Teraz odcinam połowę szerokości tego zapasu.

Składam materiał prawymi stronami do siebie, tak by szew i obcięty przed chwilą brzeg, znajdował się w środku.

Zszywam, tak jak wcześniej, ściegiem zwykłym prostym, na szerokość stopki.

A tak wygląda szew francuski z lewej strony i z prawej strony.

Teraz zrobię dno torby. W tym poście: Mała tote bag, możecie zobaczyć jeden ze sposobów wykończenia dna torby.
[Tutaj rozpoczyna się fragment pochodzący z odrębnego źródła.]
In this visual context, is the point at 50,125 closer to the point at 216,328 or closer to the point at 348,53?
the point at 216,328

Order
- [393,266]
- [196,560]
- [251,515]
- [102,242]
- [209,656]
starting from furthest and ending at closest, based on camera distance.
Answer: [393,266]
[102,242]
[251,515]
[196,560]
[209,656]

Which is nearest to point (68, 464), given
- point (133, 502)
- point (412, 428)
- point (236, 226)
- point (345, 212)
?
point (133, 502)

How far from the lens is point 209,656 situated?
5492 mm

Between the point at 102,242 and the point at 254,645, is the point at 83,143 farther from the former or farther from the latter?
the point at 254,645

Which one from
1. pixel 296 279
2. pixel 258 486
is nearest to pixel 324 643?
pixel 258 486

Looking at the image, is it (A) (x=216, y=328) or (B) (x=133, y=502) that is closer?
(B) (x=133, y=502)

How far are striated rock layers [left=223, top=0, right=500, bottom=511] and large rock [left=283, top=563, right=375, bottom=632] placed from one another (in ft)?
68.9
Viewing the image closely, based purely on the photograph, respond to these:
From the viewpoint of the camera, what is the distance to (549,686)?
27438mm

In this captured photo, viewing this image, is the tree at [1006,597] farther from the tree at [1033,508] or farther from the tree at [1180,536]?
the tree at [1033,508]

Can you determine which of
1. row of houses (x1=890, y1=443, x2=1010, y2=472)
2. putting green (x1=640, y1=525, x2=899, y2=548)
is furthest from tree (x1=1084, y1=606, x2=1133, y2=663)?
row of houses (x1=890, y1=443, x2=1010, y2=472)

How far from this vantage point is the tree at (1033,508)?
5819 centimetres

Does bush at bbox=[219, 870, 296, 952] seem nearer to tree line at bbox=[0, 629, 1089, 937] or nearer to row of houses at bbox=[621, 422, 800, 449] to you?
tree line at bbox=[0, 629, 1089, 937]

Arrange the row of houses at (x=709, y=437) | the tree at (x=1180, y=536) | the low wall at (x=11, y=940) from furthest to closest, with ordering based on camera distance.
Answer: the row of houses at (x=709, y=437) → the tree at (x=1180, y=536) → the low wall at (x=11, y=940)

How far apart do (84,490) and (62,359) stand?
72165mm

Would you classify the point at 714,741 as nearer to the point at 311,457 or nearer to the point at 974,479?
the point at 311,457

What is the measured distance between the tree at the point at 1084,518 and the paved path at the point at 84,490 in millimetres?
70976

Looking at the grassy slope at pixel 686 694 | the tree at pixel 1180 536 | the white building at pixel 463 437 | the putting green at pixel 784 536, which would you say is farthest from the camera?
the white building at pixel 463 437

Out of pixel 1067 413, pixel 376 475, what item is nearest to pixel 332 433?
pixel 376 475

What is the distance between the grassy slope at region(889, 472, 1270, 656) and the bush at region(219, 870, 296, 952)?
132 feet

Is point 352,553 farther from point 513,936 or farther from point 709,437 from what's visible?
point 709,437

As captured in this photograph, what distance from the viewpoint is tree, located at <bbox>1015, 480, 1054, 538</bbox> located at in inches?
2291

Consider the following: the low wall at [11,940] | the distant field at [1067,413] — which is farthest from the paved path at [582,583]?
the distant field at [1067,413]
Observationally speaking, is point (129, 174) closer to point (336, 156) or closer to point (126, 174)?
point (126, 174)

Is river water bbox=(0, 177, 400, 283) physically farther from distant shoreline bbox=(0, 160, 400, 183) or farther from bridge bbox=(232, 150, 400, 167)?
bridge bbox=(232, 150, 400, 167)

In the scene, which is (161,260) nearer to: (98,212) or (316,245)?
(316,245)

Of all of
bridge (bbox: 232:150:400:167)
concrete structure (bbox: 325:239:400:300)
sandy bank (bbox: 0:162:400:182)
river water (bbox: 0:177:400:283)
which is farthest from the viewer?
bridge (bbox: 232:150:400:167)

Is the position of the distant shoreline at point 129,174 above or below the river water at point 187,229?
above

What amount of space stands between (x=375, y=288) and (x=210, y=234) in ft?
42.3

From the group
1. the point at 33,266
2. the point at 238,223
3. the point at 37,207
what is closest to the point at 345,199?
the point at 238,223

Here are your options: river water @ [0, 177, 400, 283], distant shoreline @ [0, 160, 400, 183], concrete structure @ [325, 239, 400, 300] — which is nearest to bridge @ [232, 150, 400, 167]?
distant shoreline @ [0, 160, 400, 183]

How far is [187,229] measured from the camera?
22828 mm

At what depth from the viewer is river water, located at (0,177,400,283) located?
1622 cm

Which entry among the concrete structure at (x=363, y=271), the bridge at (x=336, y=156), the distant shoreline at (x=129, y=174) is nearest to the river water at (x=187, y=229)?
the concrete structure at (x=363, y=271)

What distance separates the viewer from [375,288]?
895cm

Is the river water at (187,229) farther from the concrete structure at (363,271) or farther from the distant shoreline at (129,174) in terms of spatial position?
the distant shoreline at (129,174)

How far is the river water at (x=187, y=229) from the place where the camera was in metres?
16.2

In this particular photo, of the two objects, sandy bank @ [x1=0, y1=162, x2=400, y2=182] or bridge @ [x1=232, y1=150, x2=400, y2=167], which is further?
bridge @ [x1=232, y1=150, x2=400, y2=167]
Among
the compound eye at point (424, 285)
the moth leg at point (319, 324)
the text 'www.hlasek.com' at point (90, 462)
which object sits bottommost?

Dziś pokażę inną metodę.
Rozkładam rogi torby jak na zdjęciu niżej. Torba jest na prawej stronie. Będę szyła wzdłuż zaznaczonej linii ściegiem prostym.

Odległość od czubka dna torby wynosi 3,5 cm. Oczywiście możecie zrobić większy, ale wtedy dół torby będzie nieproporcjonalnie mocno zwężony. Moje torby mają 39 cm/31 cm, także 3,5 cm rogu pasuje idealnie 🙂 Powstaną takie dwie odstające końcówki.

Zakładam rogi na dno torby, przypinam szpilkami i zszywam.

Tak wygląda dno w środku i na zewnątrz.